Gras unter meinen Füßen

Autor*in
Brubaker Bradley, Kimberley
ISBN
978-3-96632-083-2
Übersetzer*in
Schäfer, Beate
Ori. Sprache
Amerikanisch
Illustrator*in / Sprecher*in
Schnöink, Birte
Umfang
467  Minuten
Verlag
Hörcompany
Gattung
Digitale MedienErzählung/Roman
Ort
Hamburg
Jahr
2024
Alters­empfehlung
12-13 Jahre14-15 Jahre16-17 Jahreab 18 Jahre10-11 Jahre
Einsatzmöglichkeiten
FreizeitlektüreBücherei
Preis
20,00 €
Bewertung
sehr empfehlenswert

Schlagwörter

Teaser

Die 10-jährige Ada lebt mit Mutter und Bruder Jamie in prekären Verhältnissen. Weil sie mit einem Klumpfuß geboren wurde, durfte sie die Wohnung noch nie verlassen. Wegen erwarteter Bombierungen werden viele Londoner Kinder aufs Land evakuiert. Ada und Jamie werden bei Susan Smith untergebracht. Dort lernen sie nach und nach, dass das dortige Leben ganz andere Facetten zu bieten hat; beide entwickeln sich weiter und werden selbstbewusster. Doch der Krieg erreicht auch ihre neue Heimat.

Beurteilungstext

Die Verhältnisse, in denen die Ich-Erzählerin und Protagonistin Ada aufwächst, sind schlichtweg katastrophal. Die Mutter jobbt in einer Bar, kommt finanziell kaum über die Runden. Die Einraumwohnung ist mit uralten Möbeln bestückt und alles andere als gemütlich. Die 10-jährige Ada und ihr 6-jähriger Bruder Jamie sind Schläge von der Mutter zur Genüge gewohnt. Ada, die mütterlicherseits ständig als Missgeburt und Monster tituliert wird, muss dann auch gleich noch in einem muffigen Verschlag unter der Spüle verschwinden. Von Mutterliebe demnach keine Spur. Wegen ihres angeborenen Klumpfußes bewegt sich Ada nur auf allen Vieren vorwärts; aus dem Haus darf sie ohnehin nicht, das wäre der Mutter einfach zu peinlich. Irgendwann bringt sich das Mädchen bei, trotz starker Schmerzen ein paar Schritte zu laufen. Als Jamie und andere Kinder anno 1939 wegen drohender Bombardierung Londons aufs Land evakuiert werden, schließt sie sich spontan an. Bei einer Miss Smith kommen sie zwangsweise unter. Das Verhältnis ist eher kühl, doch immerhin gibt es bei Miss Smith niemals Prügel zur Bestrafung. Und zu essen gibt es auch reichlich. Jamie will immer wieder nach Hause, während Ada es genießt, ihre neue Umwelt wahrzunehmen und – dank Krücken, die sie bekommen hat – auch zu erkunden. Es dauert Monate, bis das früher so geschundene Mädchen allmählich ein Selbstbewusstsein entwickelt. Trotz mancher Rückschläge scheint alles sehr gut zu laufen, zumal Susan Smith intuitiv zumeist richtig mit den dereinst verwahrlosten Kindern umzugehen weiß.

- Pflichtaufgabe A:
Beantworte diese Fragen zum Textauszug:
(i) Wer ist als Übersetzer*in angegeben?
(ii) Wie alt ist Adas Bruder Jamie?
(iii) In welchem Jahr werden die Kinder aufs Land evakuiert?
Textauszug und Einträge haben nichts miteinander zu tun.

- Datenliste:
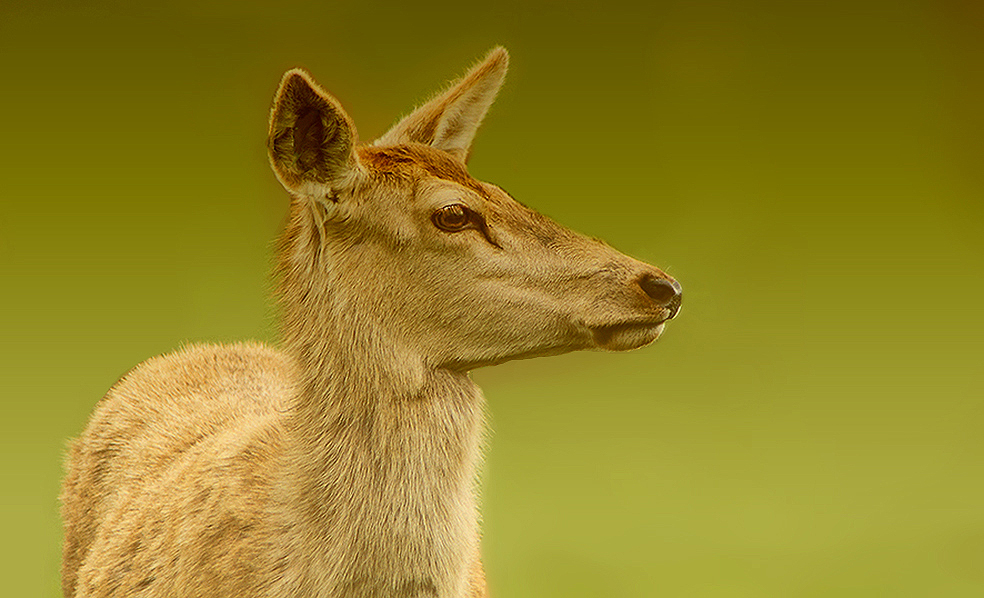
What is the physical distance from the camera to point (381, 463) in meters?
3.07

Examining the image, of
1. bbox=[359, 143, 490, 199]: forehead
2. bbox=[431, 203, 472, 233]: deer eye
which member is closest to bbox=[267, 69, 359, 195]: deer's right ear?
bbox=[359, 143, 490, 199]: forehead

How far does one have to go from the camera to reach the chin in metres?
2.96

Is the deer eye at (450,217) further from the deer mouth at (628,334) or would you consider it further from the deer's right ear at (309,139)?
the deer mouth at (628,334)

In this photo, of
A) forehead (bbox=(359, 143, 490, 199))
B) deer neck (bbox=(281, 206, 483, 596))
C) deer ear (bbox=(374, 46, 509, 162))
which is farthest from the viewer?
deer ear (bbox=(374, 46, 509, 162))

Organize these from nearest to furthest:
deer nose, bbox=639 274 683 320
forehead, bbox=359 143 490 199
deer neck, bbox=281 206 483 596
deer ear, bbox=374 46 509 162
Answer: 1. deer nose, bbox=639 274 683 320
2. deer neck, bbox=281 206 483 596
3. forehead, bbox=359 143 490 199
4. deer ear, bbox=374 46 509 162

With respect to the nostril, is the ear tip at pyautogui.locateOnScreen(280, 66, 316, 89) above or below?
above

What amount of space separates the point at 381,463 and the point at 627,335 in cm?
81

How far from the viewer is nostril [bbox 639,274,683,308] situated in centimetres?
293

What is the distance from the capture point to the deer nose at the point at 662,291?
2.93 m

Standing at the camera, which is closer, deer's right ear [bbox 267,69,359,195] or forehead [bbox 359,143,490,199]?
deer's right ear [bbox 267,69,359,195]

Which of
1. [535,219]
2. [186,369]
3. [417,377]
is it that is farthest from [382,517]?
[186,369]

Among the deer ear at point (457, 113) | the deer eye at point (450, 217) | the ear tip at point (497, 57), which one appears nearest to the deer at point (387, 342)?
the deer eye at point (450, 217)

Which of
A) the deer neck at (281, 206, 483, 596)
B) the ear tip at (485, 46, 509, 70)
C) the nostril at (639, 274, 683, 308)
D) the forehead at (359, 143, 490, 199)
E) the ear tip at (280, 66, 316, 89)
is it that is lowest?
the deer neck at (281, 206, 483, 596)

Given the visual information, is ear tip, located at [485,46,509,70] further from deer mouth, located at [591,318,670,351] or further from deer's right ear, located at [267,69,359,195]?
deer mouth, located at [591,318,670,351]
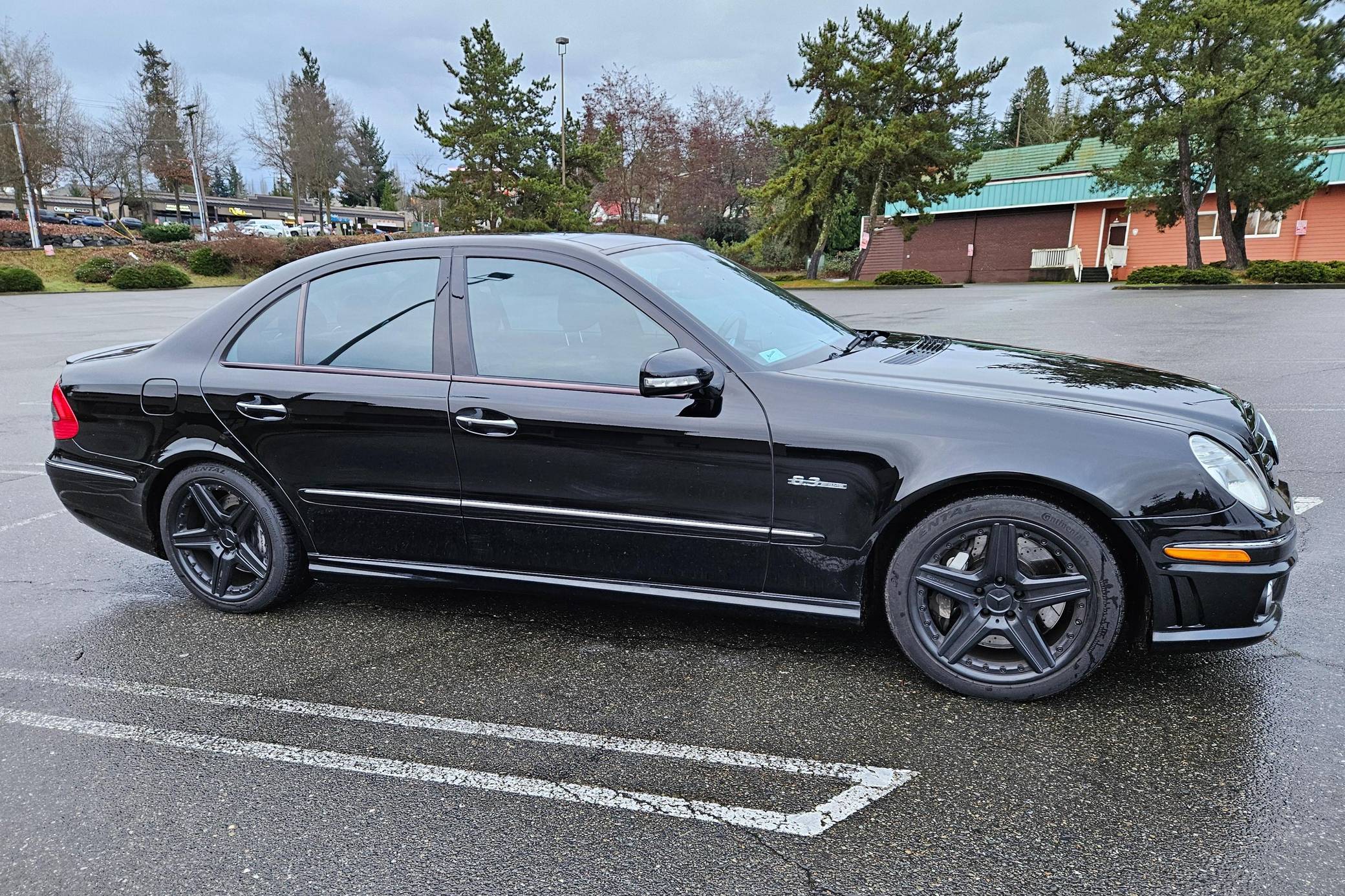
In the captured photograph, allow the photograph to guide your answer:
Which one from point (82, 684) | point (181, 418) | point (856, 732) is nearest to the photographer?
point (856, 732)

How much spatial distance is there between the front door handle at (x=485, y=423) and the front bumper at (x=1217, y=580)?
211 cm

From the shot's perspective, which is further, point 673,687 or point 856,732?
point 673,687

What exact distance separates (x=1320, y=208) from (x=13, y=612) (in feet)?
127

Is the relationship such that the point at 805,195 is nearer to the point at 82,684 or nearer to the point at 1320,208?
the point at 1320,208

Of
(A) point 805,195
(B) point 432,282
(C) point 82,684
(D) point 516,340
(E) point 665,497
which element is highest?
(A) point 805,195

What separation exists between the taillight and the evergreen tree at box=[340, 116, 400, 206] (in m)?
64.1

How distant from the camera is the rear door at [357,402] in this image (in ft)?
11.2

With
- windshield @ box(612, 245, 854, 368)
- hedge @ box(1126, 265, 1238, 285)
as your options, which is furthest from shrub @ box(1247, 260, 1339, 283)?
windshield @ box(612, 245, 854, 368)

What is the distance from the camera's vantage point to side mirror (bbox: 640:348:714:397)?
292 cm

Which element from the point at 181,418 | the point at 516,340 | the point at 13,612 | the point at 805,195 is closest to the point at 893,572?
the point at 516,340

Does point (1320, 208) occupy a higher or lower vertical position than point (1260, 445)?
higher

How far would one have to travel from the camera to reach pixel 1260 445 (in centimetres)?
296

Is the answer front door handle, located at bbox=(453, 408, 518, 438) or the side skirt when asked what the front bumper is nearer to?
the side skirt

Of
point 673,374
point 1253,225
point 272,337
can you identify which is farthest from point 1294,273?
point 272,337
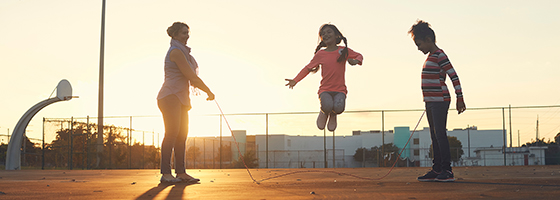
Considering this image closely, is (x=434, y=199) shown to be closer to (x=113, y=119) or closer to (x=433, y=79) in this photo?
(x=433, y=79)

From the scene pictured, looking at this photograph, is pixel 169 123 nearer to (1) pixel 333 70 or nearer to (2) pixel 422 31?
(1) pixel 333 70

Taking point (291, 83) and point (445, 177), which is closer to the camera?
point (445, 177)

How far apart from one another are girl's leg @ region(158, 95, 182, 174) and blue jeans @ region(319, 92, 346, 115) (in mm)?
1527

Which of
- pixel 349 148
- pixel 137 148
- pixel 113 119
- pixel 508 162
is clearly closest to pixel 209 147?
pixel 137 148

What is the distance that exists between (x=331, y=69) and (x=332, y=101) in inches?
13.9

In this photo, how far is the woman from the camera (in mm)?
4863

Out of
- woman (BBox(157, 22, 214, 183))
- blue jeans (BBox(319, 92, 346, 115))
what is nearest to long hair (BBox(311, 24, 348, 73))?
blue jeans (BBox(319, 92, 346, 115))

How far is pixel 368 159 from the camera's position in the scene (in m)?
47.8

- Pflichtaufgabe B: In wie vielen Zeilen der Einträge steht das Wort „forehead“? Gib nur die Anzahl an.

- Antwort zur Aufgabe A:
(i) Beate Schäfer
(ii) 6 Jahre
(iii) 1939

- Antwort zur Aufgabe B: 7